Le contre-projet indirect élaboré par l’UDC et Thomas Minder à l’initiative de ce dernier contre les rémunérations abusives des grands patrons pourrait bien être approuvé au Parlement. Le PS est prêt à le soutenir, pour autant que l’UDC confirme dans les actes ses propos.

Le secrétaire général du PS Thomas Christen a confirmé dimanche à l’ATS la position de son parti, dévoilée dans la «SonntagsZeitung». Le PS a soutenu dès le début l’initiative de Thomas Minder, qui est un bon instrument pour limiter les salaires exorbitants des grands patrons et renforcer le pouvoir des actionnaires, a-t-il dit.

Quant au contre-projet indirect élaboré par Christoph Blocher et Thomas Minder, «le PS peut vivre avec», a déclaré Thomas Christen. Il s’agit de quelque chose de concret et non pas d’un combat électoral. Le plus urgent est de trouver des solutions et si cela passe par une révision du droit des sociétés anonymes comme proposé, le PS est intéressé, selon son secrétaire général.

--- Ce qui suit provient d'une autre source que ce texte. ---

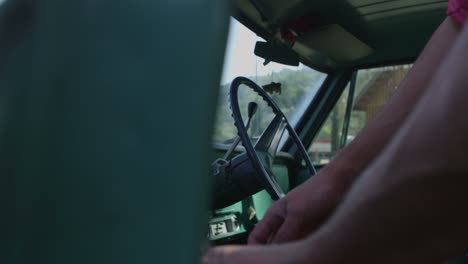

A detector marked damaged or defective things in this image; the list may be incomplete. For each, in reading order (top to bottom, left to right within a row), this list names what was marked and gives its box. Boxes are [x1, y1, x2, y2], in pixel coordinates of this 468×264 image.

cracked windshield [215, 18, 328, 145]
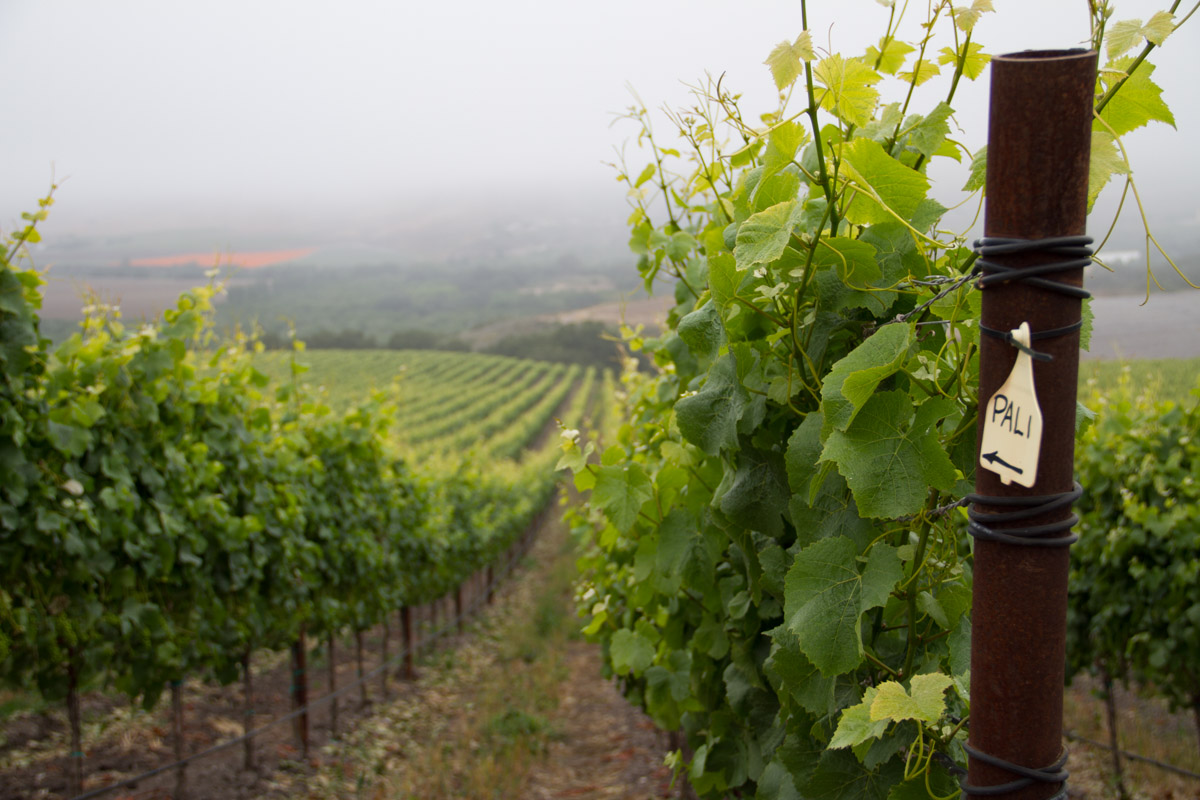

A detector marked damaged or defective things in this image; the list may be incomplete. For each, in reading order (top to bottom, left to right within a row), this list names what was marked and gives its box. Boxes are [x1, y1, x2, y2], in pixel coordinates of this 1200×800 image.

rust texture on pole [974, 50, 1099, 800]
rusty metal post [974, 50, 1099, 800]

Le PS entend maintenant déposer vingt propositions qui avaient été rejetées l’an dernier au Parlement, notamment par l’UDC, a souligné Thomas Christen. Qui attend donc de cette dernière qu’elle confirme dans les actes ses intentions.

Le groupe parlementaire UDC a en tout cas approuvé à l’unanimité samedi l’alliance passée par Christoph Blocher avec Thomas Minder. Cet accord prévoit l’appui de l’entrepreneur schaffhousois au contre-projet et, si celui-ci ne devait pas être approuvé par le Parlement, le soutien de l’UDC à l’initiative.

PLR et PDC sous pression

Le PS se montre néanmoins sceptique sur la volonté de l’UDC à la suite du communiqué publié jeudi par l’UDC et le PLR dans lequel les deux formations se déclarent «unies sur de nombreux points», alors que le PLR a toujours été contre toute réglementation. Les directions des deux partis de droite se sont retrouvées pour tenter de se mettre d’accord, pour l’heure sans résultat concret.

Le PLR soutient en effet avec le PDC le contre-projet direct à l’initiative, c’est-à-dire un changement de la constitution et non pas de la loi. Une position qui ne manque pas d’énerver Thomas Minder, qui estime que ces deux formations n’ont pas saisi la position de la population sur la question des rémunérations abusives.

«Je prédis que le PDC et le PLR vont une nouvelle fois perdre massivement aux prochaines élections s’ils prônent le rejet de mon initiative», déclare l’entrepreneur schaffhousois samedi dans la «Berner Zeitung». Il égratigne également le PS, qui n’a soutenu son texte qu’idéologiquement, pas versé le moindre centime et récolté moins de signatures que les «petits» Démocrates suisses, selon lui.

Affilé à aucun parti, Thomas Minder estime que son accord avec Christoph Blocher et l’UDC ne menace pas son indépendance. «J’ai le beurre et l’argent du beurre», déclare-t-il, rappelant qu’en politique il faut passer par des alliances.

Du «populisme pur»

Une démarche qualifiée de «populisme pur» par le conseiller national et entrepreneur Otto Ineichen (PLR/LU), qui estime que Thomas Minder s’est fait berner. Christoph Blocher sait très bien que ses propositions sont impraticables, affirme Otto Ineichen dans le «Landbote» de Winterthour.

«L’élection annuelle du conseil d’administration et la limitation de ses droits vont bloquer les entreprises», selon lui. Le conseiller national libéral-radical reconnaît néanmoins que son parti et le PDC se trouvent contraints de négocier s’ils ne veulent pas que l’initiative soit soumise au peuple.